Eugene Peterson recounts the following, illustrating the importance of story and the danger of neglecting it:
Several years ago I was conducting a seminar in the interpretation of Scripture in a theological seminary. It was a graduate seminar. Our topic that day was Jesus’ parables. All the participants were experienced pastors and priests. One of the priests, Tony Byrnne, was a Jesuit missionary on sabbatical from twenty years at his post in Africa. As we discussed the biblical parables, Father Tony told us of his experience with his Africans, who loved storytelling, who loved parables. His Jesuit order didn’t have enough priests to handle all the conversions that were taking place, and he was put in charge of recruiting lay-persons to carry out the basic teaching and diaconal work.
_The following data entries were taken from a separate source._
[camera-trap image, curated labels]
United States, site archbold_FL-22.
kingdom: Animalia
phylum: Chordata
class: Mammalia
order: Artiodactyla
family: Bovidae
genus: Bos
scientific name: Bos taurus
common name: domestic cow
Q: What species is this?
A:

When he first began the work, whenever he would find men who were especially bright he would pull them out of their village and send them to Rome or Dublin or Boston or New York for training. After a couple of years they would return and take up their tasks. But the villagers hated them and would have nothing to do with them. They called the returnee a been-to (pronounced bean-to): “He’s bean-to London, he’s bean-to Dublin, he’s bean-to New York, he’s bean-to Boston.” They hated the bean-to because he no longer told stories. He gave explanations. He taught them doctrines. He gave them directions. He drew diagrams on a chalk board. The bean-to left all his stories in the wastebaskets of the libraries and lecture halls of Europe and America. The intimate and dignifying process of telling a parable had been sold for a mess of academic pottage. So, Father Byrnne told us, he quit practice of sending the men off to those storyless schools.
-Eugene H. Peterson, Tell It Slant. p.60-61.